→ **Instructions to follow**
Which lines run from the one containing "Both models used" through the end of the material? Reproduce them exactly.

::: Extracted information

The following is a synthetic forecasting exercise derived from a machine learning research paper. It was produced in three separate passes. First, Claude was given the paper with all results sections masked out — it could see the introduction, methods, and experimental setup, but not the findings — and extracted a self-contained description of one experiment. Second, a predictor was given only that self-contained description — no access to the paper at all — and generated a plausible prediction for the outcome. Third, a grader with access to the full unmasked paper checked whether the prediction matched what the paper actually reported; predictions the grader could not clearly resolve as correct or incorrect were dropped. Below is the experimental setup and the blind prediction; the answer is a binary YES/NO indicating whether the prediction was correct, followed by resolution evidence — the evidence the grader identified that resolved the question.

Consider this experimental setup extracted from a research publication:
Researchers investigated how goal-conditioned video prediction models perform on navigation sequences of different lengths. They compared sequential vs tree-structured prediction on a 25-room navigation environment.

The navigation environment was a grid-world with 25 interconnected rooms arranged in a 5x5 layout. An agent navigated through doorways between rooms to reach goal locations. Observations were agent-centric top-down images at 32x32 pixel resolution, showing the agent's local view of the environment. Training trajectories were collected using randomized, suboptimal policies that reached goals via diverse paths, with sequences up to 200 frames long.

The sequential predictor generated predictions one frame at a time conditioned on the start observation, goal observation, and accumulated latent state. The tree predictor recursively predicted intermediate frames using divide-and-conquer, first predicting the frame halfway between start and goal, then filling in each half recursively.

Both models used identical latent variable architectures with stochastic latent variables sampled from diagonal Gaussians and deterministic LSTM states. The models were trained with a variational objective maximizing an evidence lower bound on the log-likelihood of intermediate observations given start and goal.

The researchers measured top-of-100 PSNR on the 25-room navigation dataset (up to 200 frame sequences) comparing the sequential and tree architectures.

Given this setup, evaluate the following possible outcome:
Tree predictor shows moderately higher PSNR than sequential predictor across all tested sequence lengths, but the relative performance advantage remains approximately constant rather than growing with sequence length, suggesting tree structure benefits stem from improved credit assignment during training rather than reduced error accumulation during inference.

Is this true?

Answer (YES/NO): NO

::::::

→ **Result for this exercise**
Both models used identical latent variable architectures with stochastic latent variables sampled from diagonal Gaussians and deterministic LSTM states. The models were trained with a variational objective maximizing an evidence lower bound on the log-likelihood of intermediate observations given start and goal.

The researchers measured top-of-100 PSNR on the 25-room navigation dataset (up to 200 frame sequences) comparing the sequential and tree architectures.

Given this setup, evaluate the following possible outcome:
Tree predictor shows moderately higher PSNR than sequential predictor across all tested sequence lengths, but the relative performance advantage remains approximately constant rather than growing with sequence length, suggesting tree structure benefits stem from improved credit assignment during training rather than reduced error accumulation during inference.

Is this true?

Answer (YES/NO): NO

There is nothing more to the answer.